#### EXERCÍCIO PROPOSTO 1
Na reflexão sobre o Evangelho, liste tudo o que o Eclesiástico afirma sobre o Senhor.
#### EXERCÍCIO PROPOSTO 2
Conte as linhas que contêm a palavra "would", diferenciando maiúsculas de minúsculas, e informe apenas o número.

#### TEXTO DE ORIGEM
■ ■ ■
Reflexão do Evangelho de (Lc 18, 9-14) 30° semana do Domingo Comum
Certamente, como no
Domingo passado, caríssimos Irmãos, a Palavra do Senhor que a Igreja nos faz
ouvir nesta santíssima Eucaristia trata ainda da oração; e da oração humilde,
aquela que no dizer do Eclesiástico, “atravessa as nuvens e enquanto não chegar
não terá repouso; e não descansará até que o Altíssimo intervenha”.
Vede, irmãos, que aqui, como há oito dias, ainda
se fala da súplica, ainda se fala da perseverança, da teimosia em pedir e pedir
e continuar pedindo sem repouso, até que o Altíssimo intervenha, como interveio
para justificar o pobre e humilde publicano do Evangelho que escutamos e para
salvar o Apóstolo de todo mal.
Mas, permiti que vos
mostre um outro tema, anterior ao da oração, fundamento de toda oração, que
também aparece hoje.
Ouvistes o Eclesiástico? Que diz? Afirma que o
Senhor não discrimina ninguém, que não é parcial nos Seus juízos, que escuta a
oração do oprimido, que nunca despreza o pobre e o órfão, que acolhe a prece do
humilde... Afirmações comoventes!
Mas, atenção: é isto que vemos ao nosso redor?
Ah, quanta dor não sarada, quanta lágrima não estancada, quanta tristeza não
consolada, quanta morte não redimida!
E o publicano, que o Senhor Jesus garantiu que
voltou para cada justificado? Quem viu essa justificação? Viu-se a empáfia do
fariseu orgulhoso, viu-se a humilhação do publicano... Mas, a justificação,
quem a viu?
E o Apóstolo, na Epístola que escutamos?
Combateu perseverante o bom combate, completou fiel a corrida, guardou firme a
fé. E o que ganhou? O abandono dos irmãos mais próximos, a solidão na hora de
comparecer ao tribunal e a certeza de que seria condenado à morte! É verdade
que ele, esperançoso e fiel, garante: “O Senhor me libertará de todo mal e me
levará para o Seu Reino celeste”. Mas, quem viu? Viu-se o abandono no tribunal,
viu-se o sofrimento, viu-se a condenação e a decapitação... Mas, ninguém viu a
entrada no Reino celeste...
Não vos escandalizeis,
irmãos! Não vos digo isto para incitar-vos à descrença ou à rebelião contra o
Senhor Deus!
Apenas desejo chamar-vos a atenção para algo
profundo que aparece nas leituras de hoje: a necessidade absoluta da fé para
caminhar com Deus! Eis o tema que desejo colocar no vosso coração!
Diz a Escritura Sagrada
que “a fé é a certeza daquilo que ainda se espera, a demonstração de realidades
que não se veem” (Hb 11,1). Diz também que “por ela – pela fé – os antigos
receberam um bom testemunho de Deus” (Hb 11,2).
■ ■ ■
#### LINHAS FORNECIDAS
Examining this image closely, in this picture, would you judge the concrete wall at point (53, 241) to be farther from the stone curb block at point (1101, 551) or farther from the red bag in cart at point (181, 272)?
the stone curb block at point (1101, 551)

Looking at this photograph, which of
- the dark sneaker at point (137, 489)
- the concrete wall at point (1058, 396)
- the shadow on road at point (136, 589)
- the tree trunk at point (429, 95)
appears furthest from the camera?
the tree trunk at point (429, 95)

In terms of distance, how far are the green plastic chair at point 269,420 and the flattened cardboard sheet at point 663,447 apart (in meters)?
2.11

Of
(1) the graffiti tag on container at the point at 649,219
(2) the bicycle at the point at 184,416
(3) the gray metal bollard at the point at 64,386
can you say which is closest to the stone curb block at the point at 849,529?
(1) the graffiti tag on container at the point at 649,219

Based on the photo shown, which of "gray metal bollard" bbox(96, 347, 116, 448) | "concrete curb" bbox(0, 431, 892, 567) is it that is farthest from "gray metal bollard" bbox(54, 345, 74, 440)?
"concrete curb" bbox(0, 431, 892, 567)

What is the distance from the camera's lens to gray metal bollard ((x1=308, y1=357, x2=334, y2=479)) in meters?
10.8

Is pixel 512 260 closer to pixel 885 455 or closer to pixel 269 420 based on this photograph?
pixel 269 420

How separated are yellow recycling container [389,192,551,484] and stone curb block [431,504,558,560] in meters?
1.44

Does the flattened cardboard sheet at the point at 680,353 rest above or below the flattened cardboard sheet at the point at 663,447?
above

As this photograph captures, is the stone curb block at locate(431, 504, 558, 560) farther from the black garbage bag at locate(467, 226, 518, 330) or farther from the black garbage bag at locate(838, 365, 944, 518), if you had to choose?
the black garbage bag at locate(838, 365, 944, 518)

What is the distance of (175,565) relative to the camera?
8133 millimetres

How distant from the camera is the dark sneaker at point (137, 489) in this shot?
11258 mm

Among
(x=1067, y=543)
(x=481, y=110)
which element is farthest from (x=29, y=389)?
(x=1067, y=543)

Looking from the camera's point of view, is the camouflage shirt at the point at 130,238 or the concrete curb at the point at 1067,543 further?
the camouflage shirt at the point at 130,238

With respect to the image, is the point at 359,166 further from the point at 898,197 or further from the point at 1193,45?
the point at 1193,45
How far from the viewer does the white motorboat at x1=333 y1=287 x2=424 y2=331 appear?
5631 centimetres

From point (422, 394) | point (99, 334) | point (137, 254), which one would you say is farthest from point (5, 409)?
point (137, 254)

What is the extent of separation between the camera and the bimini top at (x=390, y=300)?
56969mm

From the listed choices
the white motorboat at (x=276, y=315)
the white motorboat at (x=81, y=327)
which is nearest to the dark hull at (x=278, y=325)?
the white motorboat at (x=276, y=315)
■ ■ ■
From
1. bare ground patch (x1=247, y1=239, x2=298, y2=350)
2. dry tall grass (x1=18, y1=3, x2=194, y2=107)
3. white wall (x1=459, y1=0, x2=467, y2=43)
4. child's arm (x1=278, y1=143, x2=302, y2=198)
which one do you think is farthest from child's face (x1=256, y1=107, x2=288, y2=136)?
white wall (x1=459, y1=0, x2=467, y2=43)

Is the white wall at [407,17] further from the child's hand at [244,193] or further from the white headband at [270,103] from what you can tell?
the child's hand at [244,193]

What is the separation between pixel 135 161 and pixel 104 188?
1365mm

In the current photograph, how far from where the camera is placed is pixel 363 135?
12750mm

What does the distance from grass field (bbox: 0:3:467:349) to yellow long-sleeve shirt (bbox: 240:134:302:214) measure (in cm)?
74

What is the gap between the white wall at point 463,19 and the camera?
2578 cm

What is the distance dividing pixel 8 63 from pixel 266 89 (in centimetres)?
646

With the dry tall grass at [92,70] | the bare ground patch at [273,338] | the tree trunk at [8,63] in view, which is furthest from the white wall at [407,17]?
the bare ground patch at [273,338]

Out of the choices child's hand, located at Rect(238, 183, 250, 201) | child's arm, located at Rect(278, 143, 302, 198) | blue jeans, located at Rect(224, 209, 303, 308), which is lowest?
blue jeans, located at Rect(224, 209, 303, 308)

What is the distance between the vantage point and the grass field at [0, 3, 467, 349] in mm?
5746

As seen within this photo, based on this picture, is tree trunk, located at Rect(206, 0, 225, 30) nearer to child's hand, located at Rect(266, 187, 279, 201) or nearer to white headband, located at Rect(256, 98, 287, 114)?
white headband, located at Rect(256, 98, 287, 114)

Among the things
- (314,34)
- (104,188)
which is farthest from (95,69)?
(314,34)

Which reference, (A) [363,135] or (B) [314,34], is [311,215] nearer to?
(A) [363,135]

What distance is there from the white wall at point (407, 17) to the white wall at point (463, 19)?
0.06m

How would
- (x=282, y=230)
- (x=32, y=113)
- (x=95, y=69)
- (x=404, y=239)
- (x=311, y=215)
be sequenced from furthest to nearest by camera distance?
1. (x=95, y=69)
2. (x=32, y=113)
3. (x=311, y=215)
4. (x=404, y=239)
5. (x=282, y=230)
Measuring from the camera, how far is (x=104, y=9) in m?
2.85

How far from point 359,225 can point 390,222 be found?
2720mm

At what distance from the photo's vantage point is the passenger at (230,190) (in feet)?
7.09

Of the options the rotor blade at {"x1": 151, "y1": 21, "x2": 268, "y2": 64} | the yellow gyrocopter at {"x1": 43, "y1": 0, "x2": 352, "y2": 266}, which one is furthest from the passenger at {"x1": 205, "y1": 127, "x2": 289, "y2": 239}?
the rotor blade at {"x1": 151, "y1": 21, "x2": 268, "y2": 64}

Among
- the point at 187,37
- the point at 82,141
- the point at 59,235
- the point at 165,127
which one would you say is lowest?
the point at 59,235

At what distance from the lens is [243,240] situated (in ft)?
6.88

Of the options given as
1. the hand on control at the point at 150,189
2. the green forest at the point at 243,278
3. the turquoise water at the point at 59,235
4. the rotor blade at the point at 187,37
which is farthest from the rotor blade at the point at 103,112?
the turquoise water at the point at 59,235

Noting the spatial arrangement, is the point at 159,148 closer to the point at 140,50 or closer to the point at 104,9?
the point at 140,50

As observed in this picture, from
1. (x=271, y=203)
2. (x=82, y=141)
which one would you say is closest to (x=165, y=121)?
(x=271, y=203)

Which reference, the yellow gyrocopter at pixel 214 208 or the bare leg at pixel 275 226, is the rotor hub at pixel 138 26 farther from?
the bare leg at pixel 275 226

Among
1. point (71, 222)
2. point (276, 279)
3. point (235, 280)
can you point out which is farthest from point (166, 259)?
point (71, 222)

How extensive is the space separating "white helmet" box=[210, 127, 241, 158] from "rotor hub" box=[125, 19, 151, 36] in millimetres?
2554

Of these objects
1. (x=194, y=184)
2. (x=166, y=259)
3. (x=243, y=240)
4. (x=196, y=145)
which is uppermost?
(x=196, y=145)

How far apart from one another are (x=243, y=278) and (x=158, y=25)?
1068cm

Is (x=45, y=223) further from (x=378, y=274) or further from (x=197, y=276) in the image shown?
■ ■ ■
#### RESULTADO CORRETO 1
- Não discrimina ninguém.
- Não é parcial nos Seus juízos.
- Escuta a oração do oprimido.
- Nunca despreza o pobre e o órfão.
- Acolhe a prece do humilde.

#### RESULTADO CORRETO 2
5